The Way We Laughed
1998

1994
Director
Gianni Amelio
Runtime
112 minutes
Average Rating
No ratings yetSynopsis
Fiore, an Italian conman, arrives in post Communist Albania with Gino, his young apprentice, to set up a shoe factory that will never open. The con requires a native Albanian, so they designate Spiro, an impoverished and confused former political prisoner as chairman of the board. When Fiore returns to Italy to get government funds for the project, Spiro unexpectedly disappears and Gino sets out on a journey to find him. The search leads him to discover Spiro's tragic personal history and witness Albanian poverty firsthand.
Overall Score
Good
Category Breakdown
LGBTQ+ Representation
The film contains no LGBTQ+ characters or explorations of non-cisnormative identities. The narrative focuses entirely on geopolitical and class-based tensions.
Gender Representation
Women are depicted navigating a landscape of economic necessity and male-dominated migration. The film portrays gendered experiences through the lens of systemic instability rather than traditional domesticity.
Racial & Ethnic Diversity
The film centers the Albanian experience to disrupt the Western-centric gaze. It uses the collision of Italian and Albanian identities to critique exploitative Western intervention.

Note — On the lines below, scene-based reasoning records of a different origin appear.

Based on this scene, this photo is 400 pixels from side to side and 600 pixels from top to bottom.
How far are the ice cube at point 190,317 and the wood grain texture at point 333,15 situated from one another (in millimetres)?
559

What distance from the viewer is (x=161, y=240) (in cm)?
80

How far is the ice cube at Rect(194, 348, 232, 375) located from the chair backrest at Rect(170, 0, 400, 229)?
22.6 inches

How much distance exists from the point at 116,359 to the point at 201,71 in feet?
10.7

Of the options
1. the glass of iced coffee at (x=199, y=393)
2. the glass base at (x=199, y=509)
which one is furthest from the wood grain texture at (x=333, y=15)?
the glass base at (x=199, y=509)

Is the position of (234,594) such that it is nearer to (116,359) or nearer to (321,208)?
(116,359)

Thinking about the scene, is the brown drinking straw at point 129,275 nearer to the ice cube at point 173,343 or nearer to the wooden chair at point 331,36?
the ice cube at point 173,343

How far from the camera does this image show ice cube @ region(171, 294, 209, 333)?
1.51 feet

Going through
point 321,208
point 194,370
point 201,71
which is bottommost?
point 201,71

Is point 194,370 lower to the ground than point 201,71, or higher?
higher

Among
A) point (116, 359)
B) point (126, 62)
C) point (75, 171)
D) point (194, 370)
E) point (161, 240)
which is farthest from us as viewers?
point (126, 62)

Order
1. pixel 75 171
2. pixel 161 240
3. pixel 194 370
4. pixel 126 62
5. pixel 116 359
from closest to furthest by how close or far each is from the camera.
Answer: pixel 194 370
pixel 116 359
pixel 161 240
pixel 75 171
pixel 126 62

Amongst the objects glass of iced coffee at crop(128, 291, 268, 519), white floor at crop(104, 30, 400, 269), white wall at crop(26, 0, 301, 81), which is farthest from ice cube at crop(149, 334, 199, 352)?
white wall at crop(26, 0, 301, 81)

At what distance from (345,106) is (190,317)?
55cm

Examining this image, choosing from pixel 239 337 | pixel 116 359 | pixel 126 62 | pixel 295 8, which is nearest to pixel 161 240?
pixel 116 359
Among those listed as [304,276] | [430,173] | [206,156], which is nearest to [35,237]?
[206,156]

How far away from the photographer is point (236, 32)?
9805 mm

Religious & Cultural Diversity
The narrative offers a sharp critique of Western institutions and capitalist expansion. It deconstructs the concept of Western aid, framing it as a tool of economic hegemony.
Disability Representation
No significant depictions of physical or neurodivergent disabilities are central to the character arcs or the narrative progression.
Strengths
Areas for Improvement
AI Analysis
Lamerica is a profound interrogation of power imbalances during the post-Cold War transition. It dismantles the myth of the European Dream by showing the collision of Western capital and Eastern desperation. The film succeeds by centering the Albanian experience and using local identities to critique neoliberal expansion. While the film lacks representation for LGBTQ+ and disabled communities, it achieves high progressive value through its systemic critique. It replaces the idea of a 'civilizing mission' with a complex study of post-colonial economic dynamics and the human cost of institutional collapse.